I was also proactively connected to free wellbeing services – I did mediation, grief counselling, art yoga and more with the exceptional team at ‘Changing Minds’. Until now, I didn’t realise such a wonderful array of learning and support was available for anyone and FREE. Check it out here https://www.changingminds.org.nz/events/whakataumai
Information was quick and convenient, and my day seven and day 12 tests were incredibly efficient. I found the same beautiful humans working on the frontline both times, both of whom made me feel calm and who waved and smiled at me, saying, ‘thanks so much Hayley’ as I drove off. They were very professional but also weren’t afraid to be human and have a laugh with me. Please be grateful for these people and try to make their days better too if you encounter them.

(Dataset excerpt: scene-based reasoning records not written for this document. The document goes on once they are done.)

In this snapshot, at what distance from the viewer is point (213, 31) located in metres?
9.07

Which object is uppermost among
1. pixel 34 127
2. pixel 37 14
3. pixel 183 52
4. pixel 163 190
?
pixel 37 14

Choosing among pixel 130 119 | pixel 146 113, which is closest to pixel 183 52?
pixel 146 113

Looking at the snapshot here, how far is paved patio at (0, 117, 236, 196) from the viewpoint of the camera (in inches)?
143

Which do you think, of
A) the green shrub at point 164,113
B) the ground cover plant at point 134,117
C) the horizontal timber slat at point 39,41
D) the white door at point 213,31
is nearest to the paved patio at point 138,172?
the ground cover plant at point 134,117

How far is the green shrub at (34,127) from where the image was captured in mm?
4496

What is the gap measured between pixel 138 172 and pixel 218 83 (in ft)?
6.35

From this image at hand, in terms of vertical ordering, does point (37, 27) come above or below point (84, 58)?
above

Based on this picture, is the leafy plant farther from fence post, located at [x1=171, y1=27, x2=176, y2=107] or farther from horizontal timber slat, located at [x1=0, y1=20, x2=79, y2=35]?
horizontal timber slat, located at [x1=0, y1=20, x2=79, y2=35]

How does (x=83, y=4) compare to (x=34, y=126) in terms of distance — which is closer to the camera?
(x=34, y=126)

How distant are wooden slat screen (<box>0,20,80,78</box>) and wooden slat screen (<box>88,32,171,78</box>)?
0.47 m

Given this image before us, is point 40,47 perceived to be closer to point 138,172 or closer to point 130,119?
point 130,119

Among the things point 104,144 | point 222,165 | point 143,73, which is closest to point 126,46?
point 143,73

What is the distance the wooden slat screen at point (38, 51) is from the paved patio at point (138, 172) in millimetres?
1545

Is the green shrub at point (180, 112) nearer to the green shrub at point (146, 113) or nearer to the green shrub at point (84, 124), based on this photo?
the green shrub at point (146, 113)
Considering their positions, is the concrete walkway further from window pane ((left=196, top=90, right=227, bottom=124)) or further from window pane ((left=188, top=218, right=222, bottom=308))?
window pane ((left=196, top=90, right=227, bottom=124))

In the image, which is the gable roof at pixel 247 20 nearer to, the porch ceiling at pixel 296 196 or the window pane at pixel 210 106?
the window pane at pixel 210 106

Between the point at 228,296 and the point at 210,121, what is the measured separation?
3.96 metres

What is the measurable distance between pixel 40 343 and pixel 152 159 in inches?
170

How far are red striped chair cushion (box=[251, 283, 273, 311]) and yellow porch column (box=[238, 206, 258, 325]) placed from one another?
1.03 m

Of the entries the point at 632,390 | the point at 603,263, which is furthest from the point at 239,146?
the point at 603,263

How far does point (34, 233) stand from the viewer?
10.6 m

With all of this, I had almost forgotten about the things I had been worried about when I escaped back into Level 4. Being close to COVID really changes your perspective. Mostly, the support I felt from our government agencies and from the brilliant people putting their health at risk for us was just so heart-warming. I think a lot of us have looked at this as political, but in my view (especially now) it’s just the right thing to do for our friends, whānau and communities.
I’ve now received a negative day 12 test and have just two more days isolating before I can once again enjoy the salty air in Westhaven. I am lucky. I’m about to begin conquering the rest of life’s challenges, but now I know how much support is out there and readily available. Visit the Ministry of Health website and tap into it. Try it, then try it again. It could be life-changing.
I wanted to end this with a couple of key messages…
- If you get sick, or if you come into contact – It is absolutely not your fault. You did your best. Delta isn’t picky and it can choose anyone.
- Please be kind to our ministers, health workers and professionals leading this response. They’re experts and they are doing an incredible job in incredibly difficult circumstances. We should all be eternally grateful.
- Good friends and flatmates are everything. Keep your community in mind and keep them close. Reach out to your friends and neighbours who are struggling – just a smile or conversation over the fence goes a looong way.
- Try to avoid life-changing breakups in the midst of a pandemic!
Finally, this virus really is serious, and everyone needs to treat it that way. Please, be kind – mask up and get a jab, if not for you, then for everyone else.